Acho que muita gente deve viver mais de uma vida. Não sei quão nocivo isso seja pra mente de alguém, nem se essas pessoas, como eu, admitem que não são o mesmo tipo de pessoas em todos os lugares. Mas falando por mim, não é nada, nada agradável.
Claro que ninguém gosta de admitir isso, mas a verdade é que nossa sociedade nos obriga a fazer isso. Há algumas semanas quando essa coisa da vida dupla começou a me incomodar de verdade eu fui a uma psicóloga. Disse a ela que me sentia dividido por que o trabalho que faço hoje não é o trabalho que quero fazer por toda a vida e que me dividir entre esse trabalho e a faculdade, ou seja, uma coisa que me machuca e outra que me agrada completamente, estava me deixando meio psico.

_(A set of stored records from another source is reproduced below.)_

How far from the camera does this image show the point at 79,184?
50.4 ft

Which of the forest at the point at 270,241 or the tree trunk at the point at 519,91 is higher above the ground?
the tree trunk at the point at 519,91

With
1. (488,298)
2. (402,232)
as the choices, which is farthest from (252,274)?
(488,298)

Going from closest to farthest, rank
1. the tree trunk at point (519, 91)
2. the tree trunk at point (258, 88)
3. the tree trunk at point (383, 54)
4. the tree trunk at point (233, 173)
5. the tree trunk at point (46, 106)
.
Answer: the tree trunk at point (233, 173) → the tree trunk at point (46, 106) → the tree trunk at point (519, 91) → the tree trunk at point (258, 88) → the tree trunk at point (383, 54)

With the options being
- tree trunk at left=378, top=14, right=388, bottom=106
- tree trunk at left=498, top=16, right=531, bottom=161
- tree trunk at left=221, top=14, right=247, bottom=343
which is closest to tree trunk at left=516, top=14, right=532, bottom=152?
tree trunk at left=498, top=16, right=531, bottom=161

Eu sei que ela tinha a melhor das intenções, mas ela me disse tudo o que eu não queria ouvir. Ela veio com aquele papo de que os tempos mudaram, que o ser humano tem de se adaptar a essas mudanças rápidas e ser muito flexível. Como eu estava me sentindo muito mal, não consegui me expressar direito e acho que ela se sentiu um pouco ofendida com minha argumentação. Perguntei se essa “flexibilidade” não poderia ser confundida com hipocrisia. Afirmei categoricamente que se não, com certeza isso faria no mínimo um enorme estrago na alma. Quero dizer, tendo de mudar a cada dia para me adaptar às mudanças do ambiente, não irei c acordar uma bela manhã e não saber mais quem eu sou?
Ela, mesmo desconcertada pelo meu ataque disse que era perfeitamente possível ser esse camaleão sem se perder de si mesmo. Nós sabemos que isso não é verdade. Pelo menos não pra todas as pessoas. Não pra mim.

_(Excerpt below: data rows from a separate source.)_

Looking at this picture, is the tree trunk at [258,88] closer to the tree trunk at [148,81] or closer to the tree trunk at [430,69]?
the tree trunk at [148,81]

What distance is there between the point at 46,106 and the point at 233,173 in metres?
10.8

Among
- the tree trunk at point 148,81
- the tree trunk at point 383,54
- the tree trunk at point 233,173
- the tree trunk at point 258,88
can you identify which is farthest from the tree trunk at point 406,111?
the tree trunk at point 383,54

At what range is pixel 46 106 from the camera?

Não consigo dissociar essa visão de múltiplas vidas da interpretação que Stephen King fez do mito do Lobisomem em seu livro “Dança Macabra” (que não é um romance, mas uma análise do fenômeno do terror na cultura pop do século XX). Lá ele diz que o lobisomem representa o lado selvagem do homem normal e virtuoso. Esse lado reprimido nos calabouços obscuros da mente acaba um dia soltando suas amarras e vencendo a virtude, libertando-se faminto e furioso em busca de carne e vingança. Por isso não me lembro de nenhum momento de minha vida que tivesse sido tão “Jekill and Hyde” quanto este. E fico pensando no motivo pelo qual as pessoas (inclusive eu!) simplesmente aceitam essa condição.

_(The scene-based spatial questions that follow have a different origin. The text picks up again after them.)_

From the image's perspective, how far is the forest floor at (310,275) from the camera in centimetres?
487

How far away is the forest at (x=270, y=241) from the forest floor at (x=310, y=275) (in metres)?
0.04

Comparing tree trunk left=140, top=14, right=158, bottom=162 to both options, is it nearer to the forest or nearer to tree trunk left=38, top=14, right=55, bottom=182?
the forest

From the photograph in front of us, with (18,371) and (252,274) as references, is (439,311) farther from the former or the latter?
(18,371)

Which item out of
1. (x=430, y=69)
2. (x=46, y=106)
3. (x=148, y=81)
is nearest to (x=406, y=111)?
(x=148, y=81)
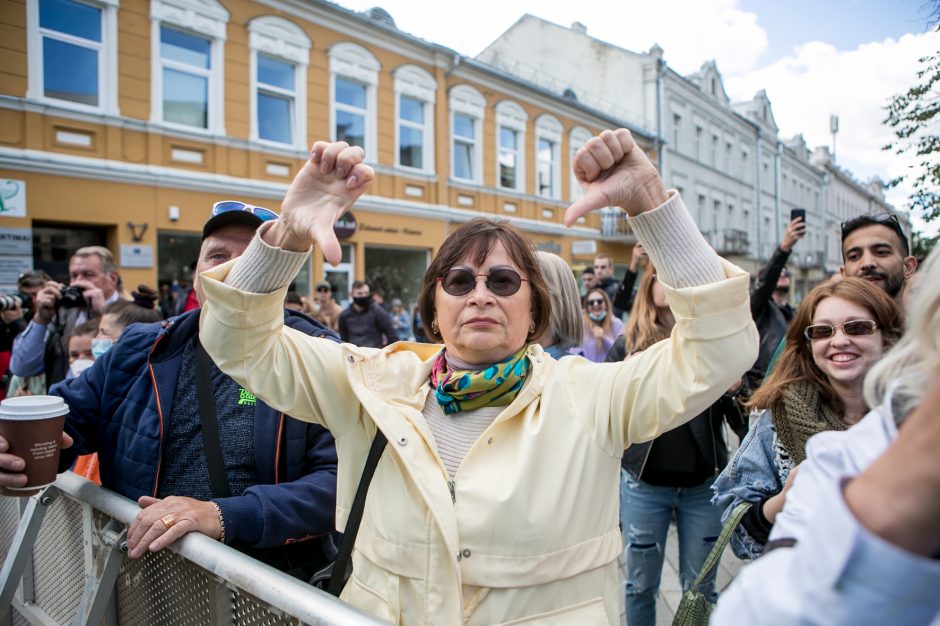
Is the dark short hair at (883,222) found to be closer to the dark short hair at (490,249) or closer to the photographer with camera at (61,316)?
the dark short hair at (490,249)

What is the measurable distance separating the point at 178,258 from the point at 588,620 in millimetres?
10823

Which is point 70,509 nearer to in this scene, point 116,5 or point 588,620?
point 588,620

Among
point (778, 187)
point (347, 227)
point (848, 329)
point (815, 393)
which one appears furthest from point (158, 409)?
point (778, 187)

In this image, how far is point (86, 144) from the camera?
31.0 feet

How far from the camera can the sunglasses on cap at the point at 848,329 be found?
193 cm

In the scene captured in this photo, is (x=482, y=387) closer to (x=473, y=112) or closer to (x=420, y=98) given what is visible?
(x=420, y=98)

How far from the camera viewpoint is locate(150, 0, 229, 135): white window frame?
10102mm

Gostaria de acreditar que a boa psicóloga que visitei estivesse certa e, mesmo que eu fosse obrigado a ser uma pessoa durante o dia e outra de noite, pudesse sempre reconhecer meu verdadeiro eu. Talvez eu me sentisse mais seguro e confortável se eu tivesse certeza de que ela soubesse qual de seus inúmeros “eus” estava me atendendo naquele dia.